Ah l’Angleterre ! Si ni elle, ni les Anglais n’avaient été créés, comme nous nous serions ennuyés, nous autres Français. La vie en ce monde aurait été d’une tristesse horrible, un peu comme jouer au rugby sans ballon. Et puis les Anglais ont bon goût, nous leur devons le Bordeaux, le Porto, le Champagne et tant d’autres vins encore. Peut-on imaginer un monde sans cela ? Peut-on imaginer un monde privé de ces extases ? Alors ce monde serait un enfer.
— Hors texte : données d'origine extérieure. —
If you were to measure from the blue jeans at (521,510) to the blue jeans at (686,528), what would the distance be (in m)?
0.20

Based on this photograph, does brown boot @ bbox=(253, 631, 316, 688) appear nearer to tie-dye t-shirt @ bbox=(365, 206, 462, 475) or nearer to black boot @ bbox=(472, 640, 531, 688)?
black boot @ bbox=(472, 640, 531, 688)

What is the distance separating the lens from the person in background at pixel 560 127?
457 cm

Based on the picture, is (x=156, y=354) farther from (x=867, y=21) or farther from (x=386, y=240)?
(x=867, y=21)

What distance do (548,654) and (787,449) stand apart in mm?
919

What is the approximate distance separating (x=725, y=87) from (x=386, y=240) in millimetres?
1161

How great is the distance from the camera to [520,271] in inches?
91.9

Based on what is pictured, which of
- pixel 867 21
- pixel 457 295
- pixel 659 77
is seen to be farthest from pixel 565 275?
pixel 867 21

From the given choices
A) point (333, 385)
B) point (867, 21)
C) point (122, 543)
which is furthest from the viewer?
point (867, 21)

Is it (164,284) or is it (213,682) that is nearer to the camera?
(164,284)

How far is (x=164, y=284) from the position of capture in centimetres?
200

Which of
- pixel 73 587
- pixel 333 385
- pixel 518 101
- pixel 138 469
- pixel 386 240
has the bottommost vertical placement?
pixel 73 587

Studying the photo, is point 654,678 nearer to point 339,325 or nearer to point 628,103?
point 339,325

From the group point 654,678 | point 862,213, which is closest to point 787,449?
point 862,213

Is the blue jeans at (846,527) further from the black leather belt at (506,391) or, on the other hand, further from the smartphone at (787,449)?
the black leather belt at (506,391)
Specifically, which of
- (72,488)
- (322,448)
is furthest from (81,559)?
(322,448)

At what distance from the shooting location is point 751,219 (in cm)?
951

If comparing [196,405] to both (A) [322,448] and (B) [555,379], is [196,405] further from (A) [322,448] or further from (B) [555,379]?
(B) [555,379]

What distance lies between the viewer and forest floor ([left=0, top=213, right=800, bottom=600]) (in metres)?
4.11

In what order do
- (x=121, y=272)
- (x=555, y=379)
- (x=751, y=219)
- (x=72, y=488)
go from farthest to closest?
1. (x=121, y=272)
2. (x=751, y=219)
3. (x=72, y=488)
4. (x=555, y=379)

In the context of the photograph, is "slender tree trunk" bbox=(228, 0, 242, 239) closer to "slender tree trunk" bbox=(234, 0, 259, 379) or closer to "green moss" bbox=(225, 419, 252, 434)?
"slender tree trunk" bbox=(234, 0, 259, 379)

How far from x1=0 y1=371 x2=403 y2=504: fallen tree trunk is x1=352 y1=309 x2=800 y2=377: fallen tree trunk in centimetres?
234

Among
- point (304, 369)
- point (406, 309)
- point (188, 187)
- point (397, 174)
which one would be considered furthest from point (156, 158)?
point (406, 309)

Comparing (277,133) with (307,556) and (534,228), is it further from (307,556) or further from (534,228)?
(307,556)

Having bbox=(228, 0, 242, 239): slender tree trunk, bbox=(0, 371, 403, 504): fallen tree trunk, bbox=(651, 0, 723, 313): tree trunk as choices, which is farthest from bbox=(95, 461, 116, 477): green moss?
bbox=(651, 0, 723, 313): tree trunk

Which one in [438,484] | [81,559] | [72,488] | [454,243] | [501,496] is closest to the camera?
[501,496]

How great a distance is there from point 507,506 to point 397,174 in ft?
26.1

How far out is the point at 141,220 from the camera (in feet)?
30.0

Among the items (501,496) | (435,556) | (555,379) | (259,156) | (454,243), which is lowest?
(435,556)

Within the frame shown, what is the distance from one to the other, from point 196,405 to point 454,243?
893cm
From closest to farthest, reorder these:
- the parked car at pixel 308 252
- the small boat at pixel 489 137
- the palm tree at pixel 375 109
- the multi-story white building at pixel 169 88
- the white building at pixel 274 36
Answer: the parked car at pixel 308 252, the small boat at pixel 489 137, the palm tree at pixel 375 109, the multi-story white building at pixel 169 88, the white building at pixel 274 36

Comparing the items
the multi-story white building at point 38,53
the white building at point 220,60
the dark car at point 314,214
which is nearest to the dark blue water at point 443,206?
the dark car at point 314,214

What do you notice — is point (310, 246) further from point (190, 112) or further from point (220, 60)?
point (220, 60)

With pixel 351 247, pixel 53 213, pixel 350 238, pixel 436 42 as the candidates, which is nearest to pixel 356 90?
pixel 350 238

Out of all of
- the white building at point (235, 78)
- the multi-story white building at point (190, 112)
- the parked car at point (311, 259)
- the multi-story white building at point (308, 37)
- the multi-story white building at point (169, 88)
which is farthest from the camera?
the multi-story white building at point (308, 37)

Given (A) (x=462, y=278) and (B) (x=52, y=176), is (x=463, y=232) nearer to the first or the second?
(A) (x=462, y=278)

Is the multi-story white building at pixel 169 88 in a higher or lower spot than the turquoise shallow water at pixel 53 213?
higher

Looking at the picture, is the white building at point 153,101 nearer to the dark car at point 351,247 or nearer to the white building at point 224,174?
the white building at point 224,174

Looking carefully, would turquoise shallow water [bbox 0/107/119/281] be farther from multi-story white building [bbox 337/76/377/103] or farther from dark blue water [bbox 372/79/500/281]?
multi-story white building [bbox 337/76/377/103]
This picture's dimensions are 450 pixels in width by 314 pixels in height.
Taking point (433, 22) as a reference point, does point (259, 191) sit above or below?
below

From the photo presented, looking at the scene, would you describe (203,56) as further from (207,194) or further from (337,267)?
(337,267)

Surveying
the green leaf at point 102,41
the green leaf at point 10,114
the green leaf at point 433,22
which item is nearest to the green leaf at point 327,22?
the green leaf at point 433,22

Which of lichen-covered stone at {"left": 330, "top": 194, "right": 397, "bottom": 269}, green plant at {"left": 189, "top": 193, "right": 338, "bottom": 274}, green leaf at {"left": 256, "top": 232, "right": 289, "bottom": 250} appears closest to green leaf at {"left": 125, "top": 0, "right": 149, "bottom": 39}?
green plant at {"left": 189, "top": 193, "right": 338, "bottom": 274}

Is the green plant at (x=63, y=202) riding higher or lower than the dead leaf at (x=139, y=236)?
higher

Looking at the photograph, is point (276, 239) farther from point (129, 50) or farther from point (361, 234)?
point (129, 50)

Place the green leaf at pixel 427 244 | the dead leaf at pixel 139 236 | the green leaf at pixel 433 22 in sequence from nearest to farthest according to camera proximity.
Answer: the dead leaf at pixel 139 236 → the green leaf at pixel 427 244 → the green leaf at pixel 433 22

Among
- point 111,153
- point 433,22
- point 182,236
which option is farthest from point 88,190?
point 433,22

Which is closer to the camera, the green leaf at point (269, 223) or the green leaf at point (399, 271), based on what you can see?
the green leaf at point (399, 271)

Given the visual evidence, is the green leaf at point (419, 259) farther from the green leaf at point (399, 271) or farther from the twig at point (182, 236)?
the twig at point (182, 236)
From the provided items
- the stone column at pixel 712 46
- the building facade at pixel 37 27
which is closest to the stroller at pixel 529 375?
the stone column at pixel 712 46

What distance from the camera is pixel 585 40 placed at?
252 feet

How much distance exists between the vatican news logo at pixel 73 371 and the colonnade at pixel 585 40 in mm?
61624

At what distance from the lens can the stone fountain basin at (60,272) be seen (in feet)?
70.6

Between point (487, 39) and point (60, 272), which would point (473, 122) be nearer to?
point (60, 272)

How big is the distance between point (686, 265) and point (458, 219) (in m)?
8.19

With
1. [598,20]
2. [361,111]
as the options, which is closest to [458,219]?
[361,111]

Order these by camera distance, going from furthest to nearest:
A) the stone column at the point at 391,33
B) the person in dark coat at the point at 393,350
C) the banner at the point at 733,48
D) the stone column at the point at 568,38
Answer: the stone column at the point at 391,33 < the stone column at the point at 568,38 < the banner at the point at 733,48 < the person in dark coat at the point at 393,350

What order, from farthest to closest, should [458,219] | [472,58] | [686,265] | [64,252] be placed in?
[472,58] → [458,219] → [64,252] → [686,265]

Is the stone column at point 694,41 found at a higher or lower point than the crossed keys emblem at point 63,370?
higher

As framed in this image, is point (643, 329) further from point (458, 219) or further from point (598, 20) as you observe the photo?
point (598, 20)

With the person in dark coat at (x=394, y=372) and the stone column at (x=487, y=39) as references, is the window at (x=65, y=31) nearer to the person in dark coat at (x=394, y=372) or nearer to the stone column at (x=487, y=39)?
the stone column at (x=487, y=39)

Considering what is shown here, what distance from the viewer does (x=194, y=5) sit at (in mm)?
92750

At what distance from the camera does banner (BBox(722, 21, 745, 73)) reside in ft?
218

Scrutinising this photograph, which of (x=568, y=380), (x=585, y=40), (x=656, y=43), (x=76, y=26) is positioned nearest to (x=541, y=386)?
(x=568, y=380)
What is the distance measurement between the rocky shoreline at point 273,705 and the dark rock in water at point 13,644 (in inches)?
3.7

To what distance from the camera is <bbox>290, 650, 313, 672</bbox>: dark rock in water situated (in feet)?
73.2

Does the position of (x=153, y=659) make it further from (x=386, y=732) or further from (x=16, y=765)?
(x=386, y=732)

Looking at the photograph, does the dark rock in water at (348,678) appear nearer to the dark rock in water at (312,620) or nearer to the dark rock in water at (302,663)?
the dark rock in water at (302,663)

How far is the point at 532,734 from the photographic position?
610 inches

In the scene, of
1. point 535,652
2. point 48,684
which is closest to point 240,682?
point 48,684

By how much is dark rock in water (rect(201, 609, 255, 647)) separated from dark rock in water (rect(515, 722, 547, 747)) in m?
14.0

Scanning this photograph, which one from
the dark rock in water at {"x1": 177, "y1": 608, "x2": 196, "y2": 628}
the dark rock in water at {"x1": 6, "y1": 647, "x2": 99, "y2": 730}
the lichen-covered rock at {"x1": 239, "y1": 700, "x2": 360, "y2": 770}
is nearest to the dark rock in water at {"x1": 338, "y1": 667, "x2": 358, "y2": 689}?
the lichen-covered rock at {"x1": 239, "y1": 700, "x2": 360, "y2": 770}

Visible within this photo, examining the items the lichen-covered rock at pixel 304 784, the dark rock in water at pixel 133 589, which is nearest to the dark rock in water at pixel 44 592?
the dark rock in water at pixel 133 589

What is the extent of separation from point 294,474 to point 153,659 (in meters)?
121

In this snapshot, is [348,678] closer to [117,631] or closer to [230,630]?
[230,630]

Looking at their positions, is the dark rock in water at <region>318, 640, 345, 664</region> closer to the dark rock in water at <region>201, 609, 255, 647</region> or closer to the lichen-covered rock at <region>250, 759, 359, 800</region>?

C’est pourquoi je n’eu aucun scrupule à ouvrir une bouteille de vin anglais pour mon invité. D’autant que le Bacchus est un cépage typiquement anglais, et un des meilleurs qui poussent sur ce sol. Je pris donc soin de choisir un des domaines les plus renommés. À Bordeaux le vin sort des châteaux, en Bourgogne il émane des clos, en Angleterre, dans le Sussex et le Kent, il doit sûrement provenir des cottages. Ce serait tellement anglais que sur l’étiquette figure cette inscription : « mis en bouteille dans notre cottage », avec une gravure représentant l’herbe taillée et une grand-mère pincée buvant son thé dans de la porcelaine de Chine. Avec cela le goût du vin importerait peu, ce serait l’histoire et la culture du pays qui prendraient le dessus. Et puis n’oublions pas que ce sont les Anglais qui ont inventé le restaurant, quand Paris se contentait encore de cafés.

J’ouvris le buffet en laque blanche pour en sortir une nappe damassée et pesante aux motifs d’arabesques et de chinoiseries. Posée sur une table ronde en bois de noyer elle en couvrait les pieds pourtant forts ajourés. Puis, sur cette table, qui devait convenir pour notre conversation aussi bien que nos libations, je plaçais trois assiettes blanches. De chaque côté les couverts en argent, à la française, c’est-à-dire pointes en bas, bien que les miens ne comportent aucunes armoiries. J’accorde toujours une extrême importance à un aspect trop négligé de la table, à savoir les verres. Car autant servir un mauvais dîner que de ne pas bien boire, et le bien boire passe d’abord par la qualité des verres choisis ; j’ai connu trop de vins gâtés par un mauvais verre, incapable d’en faire ressortir les arômes et la complexité. Un verre sans pied pour l’eau, verre de petite taille, et un grand verre pour le vin, afin que les qualités organoleptiques de celui-ci puissent se dévoiler et s’épancher dans le récipient qui l’accueille. Un verre d’une transparence absolue pour que le nectar puisse révéler tous ses aspects et tous ses chatoiements, que la robe danse et se déploie, que la robe s’élève et vacille et s’envole. Le verre est le meilleur compagnon du dîneur, si jamais, par traitrise, le convive venait à être rasoir et pénible il reste possible de converser avec son verre. Dialogue muet et obséquieux, mais qui assure l’éloignement de l’ennui et le sacrilège de dépérir à table.
L’éclairage, voilà qui est important. Point de chandelles, elles font trop mal aux yeux, où du moins ne faut-il pas les poser sur la table, mais à côté. Seulement, ici et là, dans la pièce, quelques lampes d’appoint posées qui sur un meuble, qui sur une armoire, qui permettent de diffuser une lumière tamisée et calme, mettant les dîneurs dans l’ambiance chaude et vaporeuse nécessaire à tout bon repas.